### Material for this task
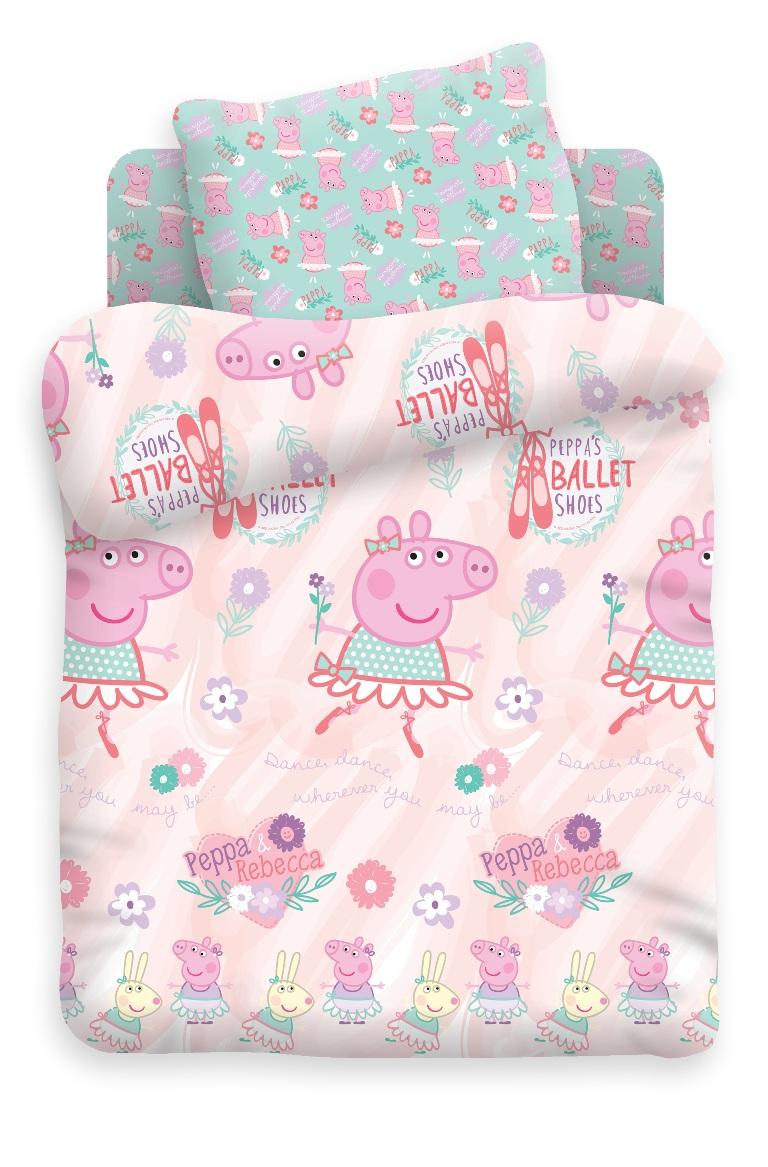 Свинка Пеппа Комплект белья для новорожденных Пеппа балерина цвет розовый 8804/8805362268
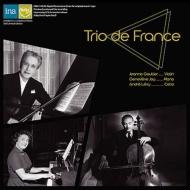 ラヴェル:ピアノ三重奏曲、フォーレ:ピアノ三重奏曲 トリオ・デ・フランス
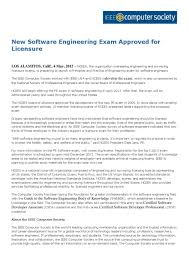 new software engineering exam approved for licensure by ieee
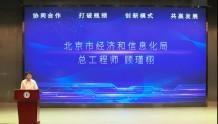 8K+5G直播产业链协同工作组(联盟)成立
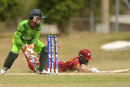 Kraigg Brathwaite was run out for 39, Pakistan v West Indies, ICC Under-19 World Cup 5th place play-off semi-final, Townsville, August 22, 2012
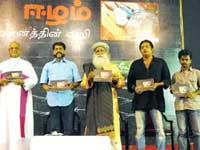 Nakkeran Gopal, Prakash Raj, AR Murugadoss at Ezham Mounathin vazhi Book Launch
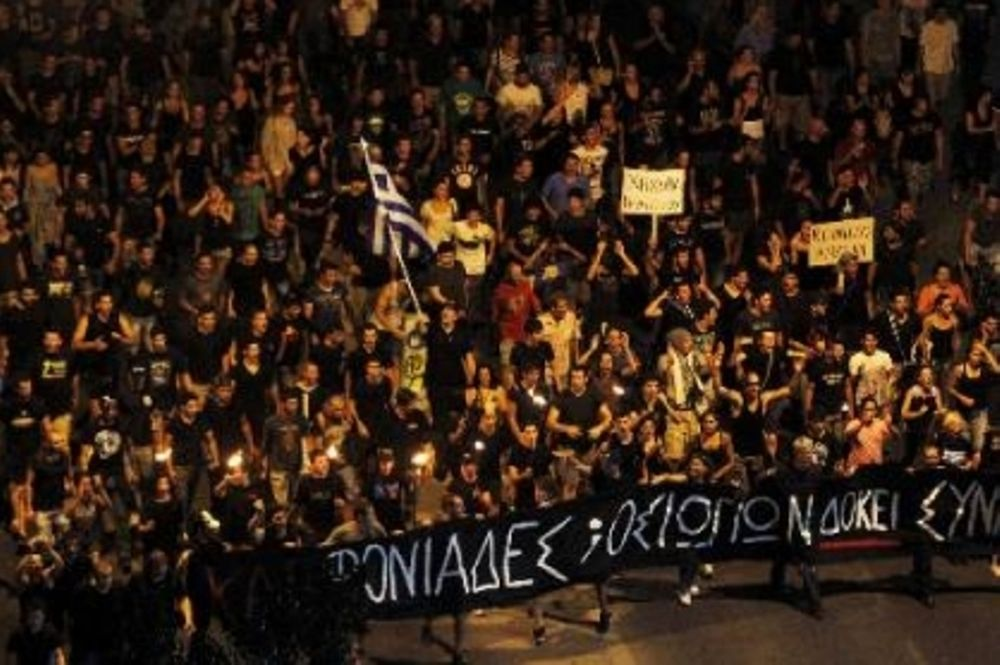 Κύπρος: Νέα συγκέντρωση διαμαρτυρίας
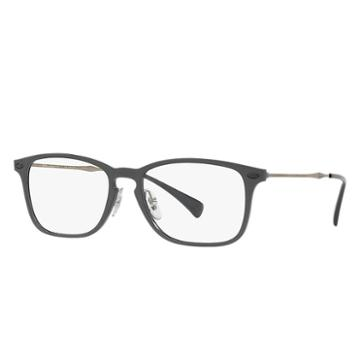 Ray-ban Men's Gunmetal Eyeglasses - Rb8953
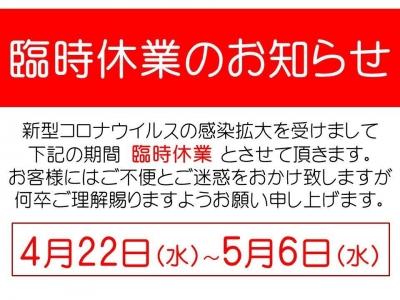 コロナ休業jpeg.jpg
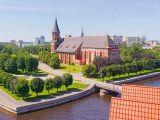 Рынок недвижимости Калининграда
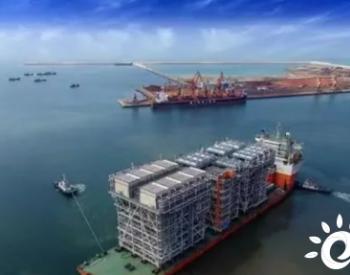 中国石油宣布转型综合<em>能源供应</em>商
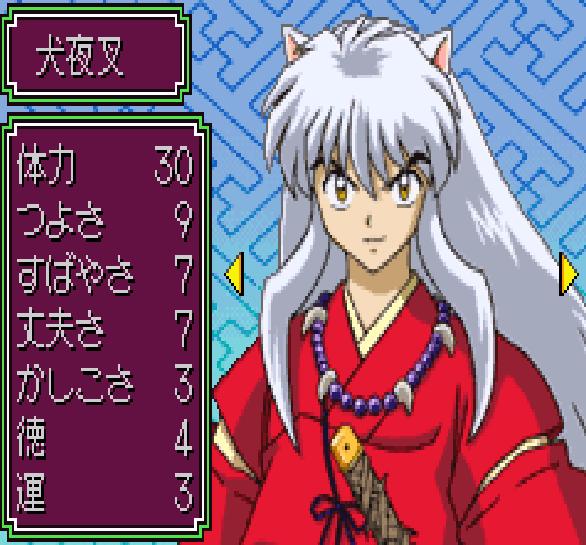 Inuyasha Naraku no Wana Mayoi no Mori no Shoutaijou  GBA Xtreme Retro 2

* * *

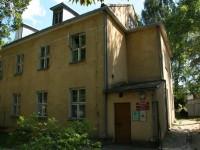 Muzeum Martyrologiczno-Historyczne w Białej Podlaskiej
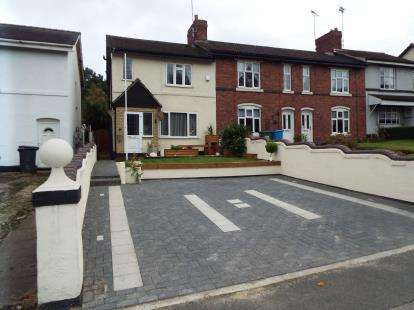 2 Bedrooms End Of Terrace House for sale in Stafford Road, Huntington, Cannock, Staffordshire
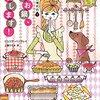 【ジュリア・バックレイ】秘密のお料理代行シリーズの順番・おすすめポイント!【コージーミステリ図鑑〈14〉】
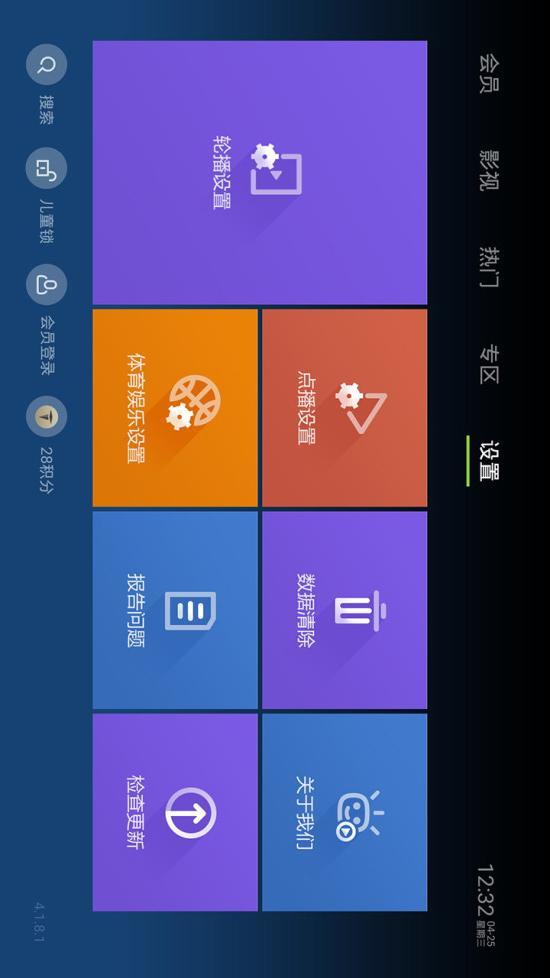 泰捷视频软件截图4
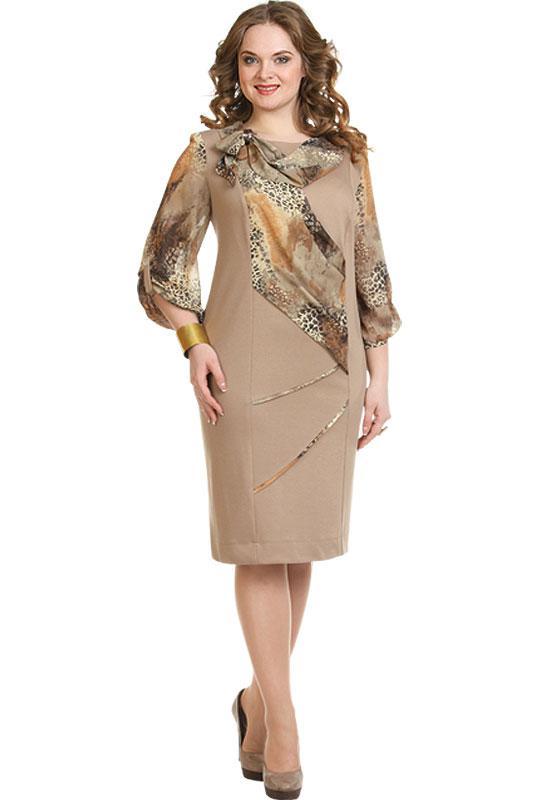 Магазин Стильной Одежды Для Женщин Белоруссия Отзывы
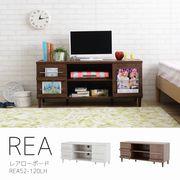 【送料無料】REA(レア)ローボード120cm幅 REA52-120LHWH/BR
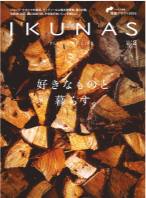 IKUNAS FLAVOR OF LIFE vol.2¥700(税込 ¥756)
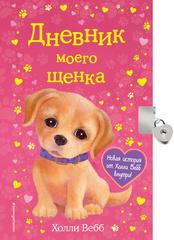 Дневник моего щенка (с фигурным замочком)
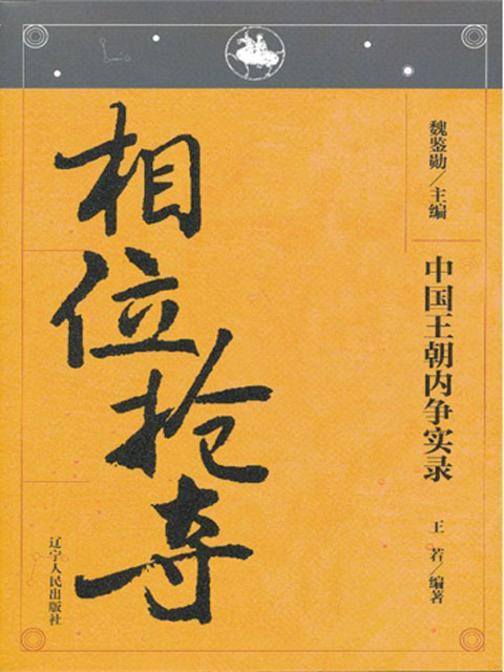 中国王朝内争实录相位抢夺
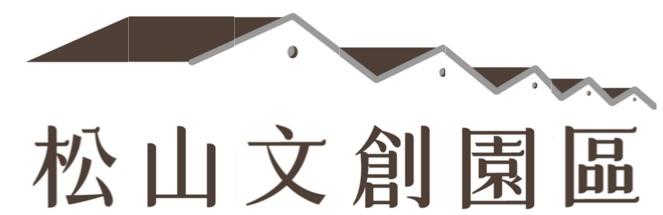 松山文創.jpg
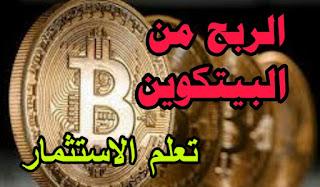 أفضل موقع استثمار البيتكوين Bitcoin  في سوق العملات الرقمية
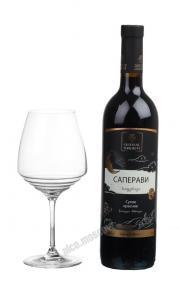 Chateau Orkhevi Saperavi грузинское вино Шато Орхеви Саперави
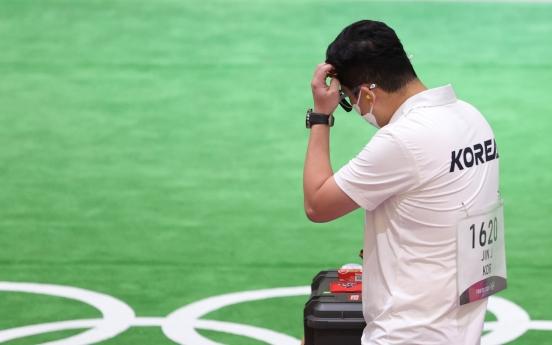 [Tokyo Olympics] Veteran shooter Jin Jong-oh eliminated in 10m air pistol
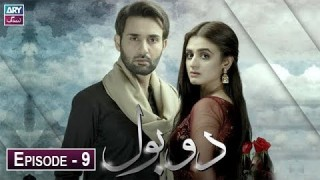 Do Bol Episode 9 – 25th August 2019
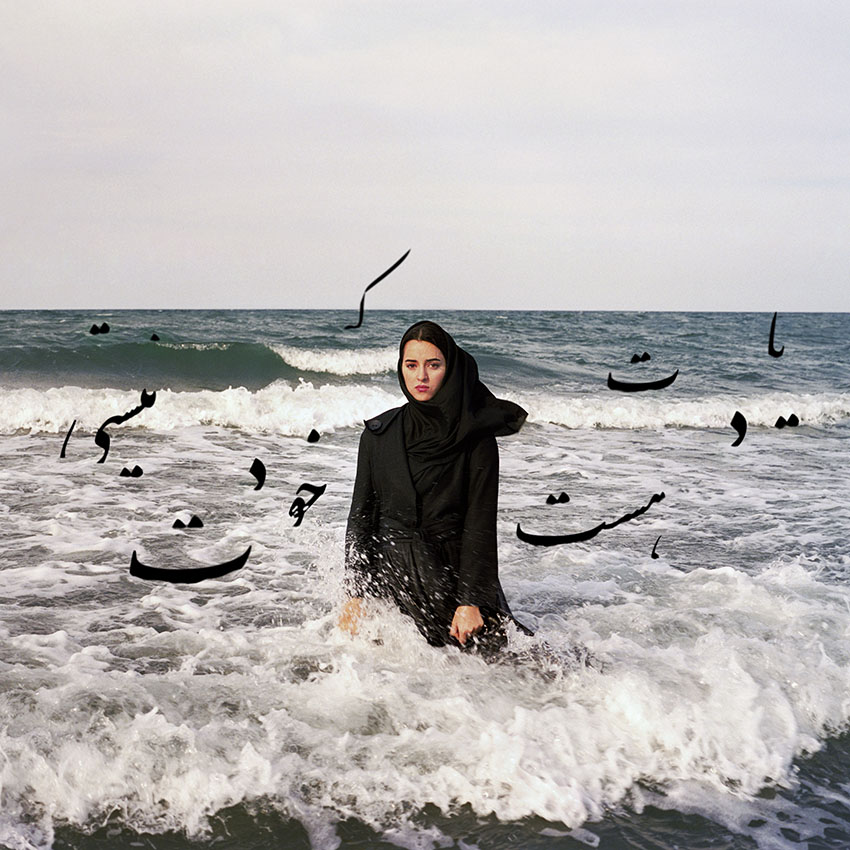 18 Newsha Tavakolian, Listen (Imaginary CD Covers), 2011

* * *

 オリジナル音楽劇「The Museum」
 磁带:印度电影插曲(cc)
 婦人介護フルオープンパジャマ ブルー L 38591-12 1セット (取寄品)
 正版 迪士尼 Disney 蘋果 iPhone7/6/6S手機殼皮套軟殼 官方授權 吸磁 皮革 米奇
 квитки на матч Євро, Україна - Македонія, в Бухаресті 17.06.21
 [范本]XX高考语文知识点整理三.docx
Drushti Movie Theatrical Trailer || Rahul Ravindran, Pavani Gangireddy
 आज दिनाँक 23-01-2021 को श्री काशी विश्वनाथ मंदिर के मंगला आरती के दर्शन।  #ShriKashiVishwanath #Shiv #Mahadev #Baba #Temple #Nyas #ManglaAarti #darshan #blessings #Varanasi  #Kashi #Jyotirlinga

### Task requirements
Take the material above from the line containing "Свинка Пеппа Комплект" up to and including the line containing "8K+5G直播产业链协同工作组(联盟)成立" and retype it exactly, without any pictures.

### Expected output
 Свинка Пеппа Комплект белья для новорожденных Пеппа балерина цвет розовый 8804/8805362268
 ラヴェル:ピアノ三重奏曲、フォーレ:ピアノ三重奏曲 トリオ・デ・フランス
 new software engineering exam approved for licensure by ieee
 8K+5G直播产业链协同工作组(联盟)成立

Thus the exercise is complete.